No filme, o bem sucedido casal Georges e Anne representam a França (ou a Europa), que no passado invadiu, colonizou e explorou esses países hoje tidos como subdesenvolvidos. Agora, essas antigas "Metrópoles" tem que aceitar o fluxo inverso, representado pelo imigrante oriundo dessas antigas colônias, e todo o ressentimento histórico que ele traz consigo. Quem é o misterioso homem que vigia o casal? O diretor se recusa a dar uma resposta definitiva, mantendo o mistério ao longo do filme, mas seu interesse é, antes de tudo, provocar a reflexão, em vez de gerar suspense. Essa característica é demonstrada pelo título do filme, a palavra francesa caché, que em português significa escondido. Valendo-se de um final inconclusivo, ele explicita a questão - também muito evidente no mundo pós 11/09 - da busca por um culpado, custe o que custar, muitas vezes apenas para satisfazer a necessidade de culpar e punir, e não de se encontrar a verdade os as causas por trás da tragédia. Uma culpa cujo ônus é transferido para alguém com o intuito de proporcionar a si mesmo uma catarse e, ao fim, poder voltar à normalidade e alienação da vida quotidiana. Talvez - a possibilidade de reposta que ele oferece - seja esse imigrante anônimo, invisível aos olhos das elites locais, explorado e marginalizado como mera mão-de-obra pouco qualificada, e que se torna também, em um certo ponto, o possível terrorista, a ameaça impalpável, sempre à espreita. Mas talvez culpá-lo seja também apenas mais uma forma encontrada pelo europeu de subjugá-lo e de explorá-lo, e assim livrar-se de sua própria culpa - e da insônia.

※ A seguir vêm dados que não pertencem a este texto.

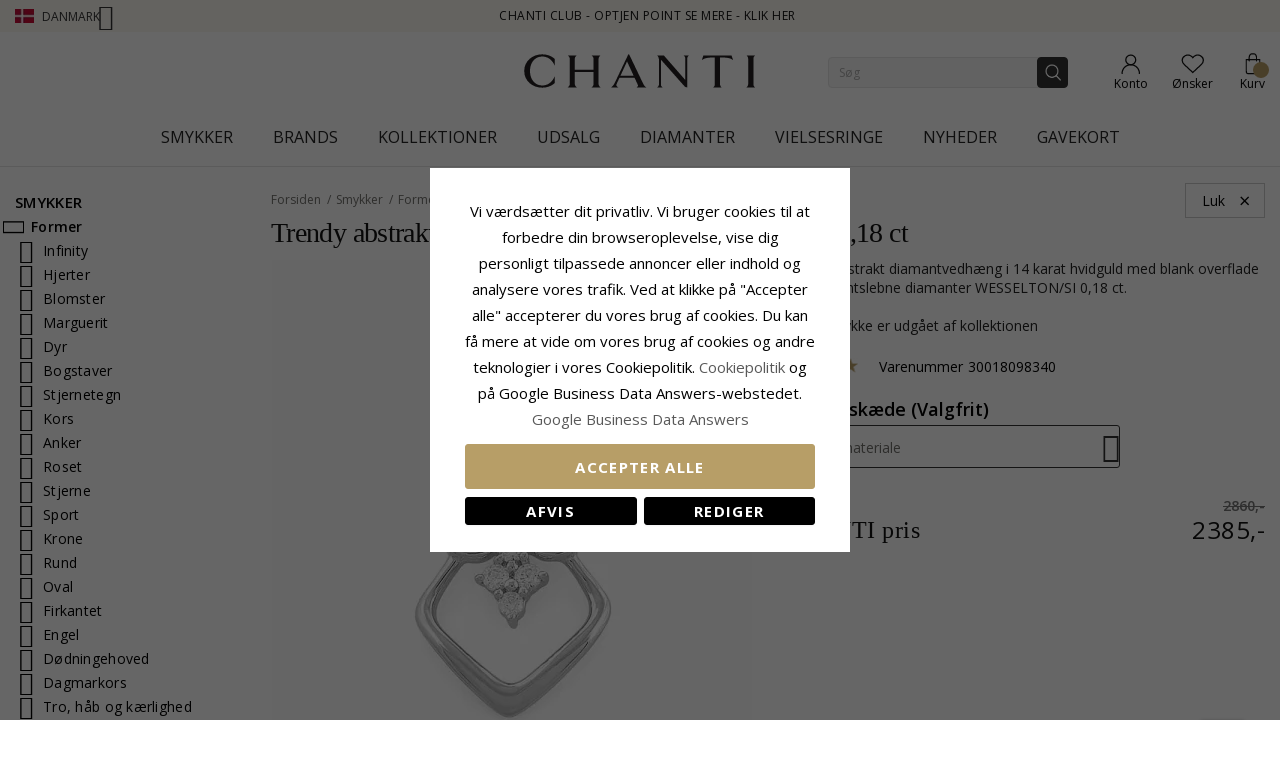

--- FILE ---
content_type: application/javascript; charset=UTF-8
request_url: https://www.chanti.dk/static/version1765428503/frontend/InterLogic/ChantiDK/da_DK/Magento_Customer/js/model/customer.min.js
body_size: 540
content:
define(['jquery','ko','underscore','./address-list'],function($,ko,_,addressList){'use strict';var isLoggedIn=ko.observable(window.isCustomerLoggedIn),customerData={};if(isLoggedIn()){customerData=window.customerData;}else{customerData={};}
return{customerData:customerData,customerDetails:{},isLoggedIn:isLoggedIn,setIsLoggedIn:function(flag){isLoggedIn(flag);},getBillingAddressList:function(){return addressList();},getShippingAddressList:function(){return addressList();},setDetails:function(fieldName,value){if(fieldName){this.customerDetails[fieldName]=value;}},getDetails:function(fieldName){if(fieldName){if(this.customerDetails.hasOwnProperty(fieldName)){return this.customerDetails[fieldName];}
return undefined;}
return this.customerDetails;},addCustomerAddress:function(address){var fields=['customer_id','country_id','street','company','telephone','fax','postcode','city','firstname','lastname','middlename','prefix','suffix','vat_id','default_billing','default_shipping'],customerAddress={},hasAddress=0,existingAddress;if(!this.customerData.addresses){this.customerData.addresses=[];}
customerAddress=_.pick(address,fields);if(address.hasOwnProperty('region_id')){customerAddress.region={'region_id':address['region_id'],region:address.region};}
for(existingAddress in this.customerData.addresses){if(this.customerData.addresses.hasOwnProperty(existingAddress)){if(_.isEqual(this.customerData.addresses[existingAddress],customerAddress)){hasAddress=existingAddress;break;}}}
if(hasAddress===0){return this.customerData.addresses.push(customerAddress)-1;}
return hasAddress;},setAddressAsDefaultBilling:function(addressId){if(this.customerData.addresses[addressId]){this.customerData.addresses[addressId]['default_billing']=1;return true;}
return false;},setAddressAsDefaultShipping:function(addressId){if(this.customerData.addresses[addressId]){this.customerData.addresses[addressId]['default_shipping']=1;return true;}
return false;}};});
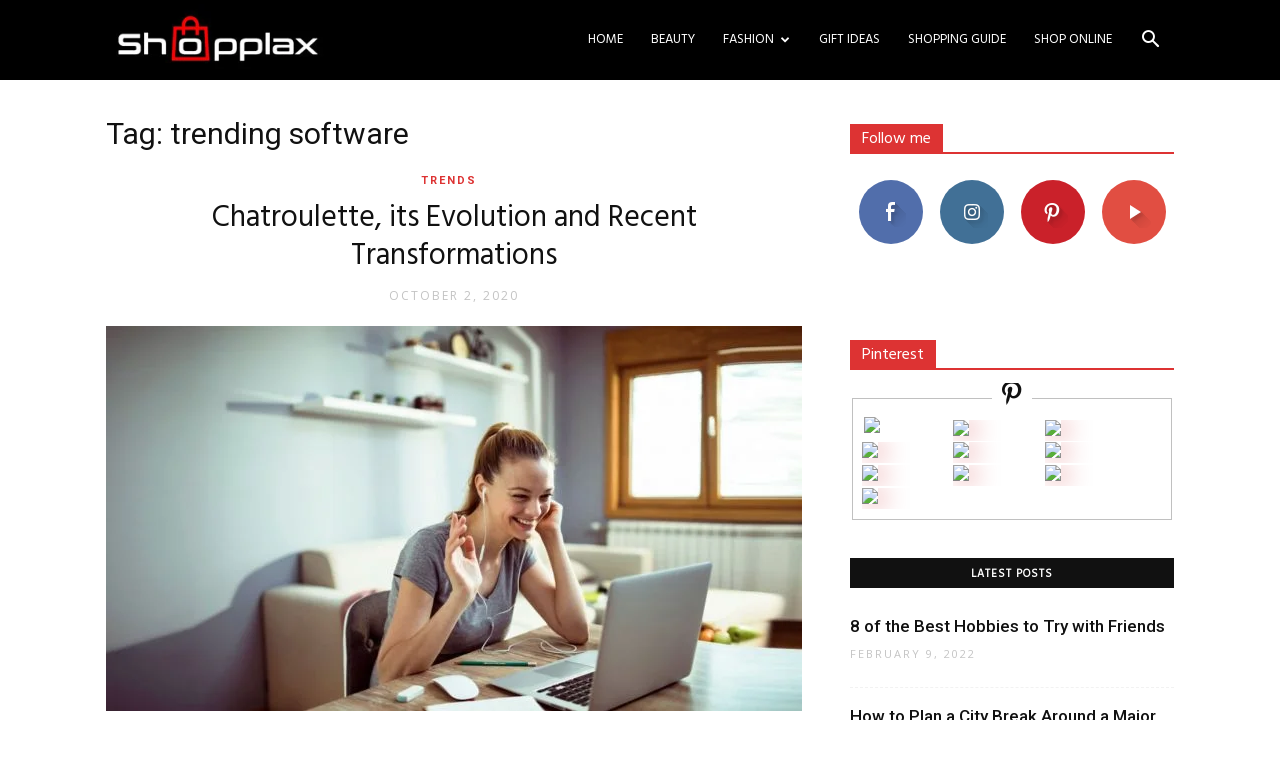

--- FILE ---
content_type: text/html; charset=utf-8
request_url: https://www.google.com/recaptcha/api2/aframe
body_size: 205
content:
<!DOCTYPE HTML><html><head><meta http-equiv="content-type" content="text/html; charset=UTF-8"></head><body><script nonce="wmQe2qwcm5fP5A944fG1ow">/** Anti-fraud and anti-abuse applications only. See google.com/recaptcha */ try{var clients={'sodar':'https://pagead2.googlesyndication.com/pagead/sodar?'};window.addEventListener("message",function(a){try{if(a.source===window.parent){var b=JSON.parse(a.data);var c=clients[b['id']];if(c){var d=document.createElement('img');d.src=c+b['params']+'&rc='+(localStorage.getItem("rc::a")?sessionStorage.getItem("rc::b"):"");window.document.body.appendChild(d);sessionStorage.setItem("rc::e",parseInt(sessionStorage.getItem("rc::e")||0)+1);localStorage.setItem("rc::h",'1769379983912');}}}catch(b){}});window.parent.postMessage("_grecaptcha_ready", "*");}catch(b){}</script></body></html>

A cena que fecha o filme faz-me lembrar daquela famosa máxima proferida por Josué de Castro e frequentemente atribuída, com equívoco, a Milton Santos: "O mundo se divide em dois grupos: os que não comem e os que não dormem por medo dos que não comem". Até quando os que não dormem continuaram matando os que não comem para recuperar a tranquilidade e o sono perdidos?

CACHÉ
Data de lançamento: 5 de outubro de 2005 (França)
Direção: Michael Haneke
Roteiro: Michael Haneke
Elenco: Juliette Binoche, Daniel Auteiul, Annie Giradot e Maurice Bénichou.

Eleito pelos The Times como o Melhor Filme da década de 2001 a 2010.

* Dentre os países que foram colonizados pela França, posso citar como exemplo Senegal, Camarões, Tunísia, Marrocos e Argélia.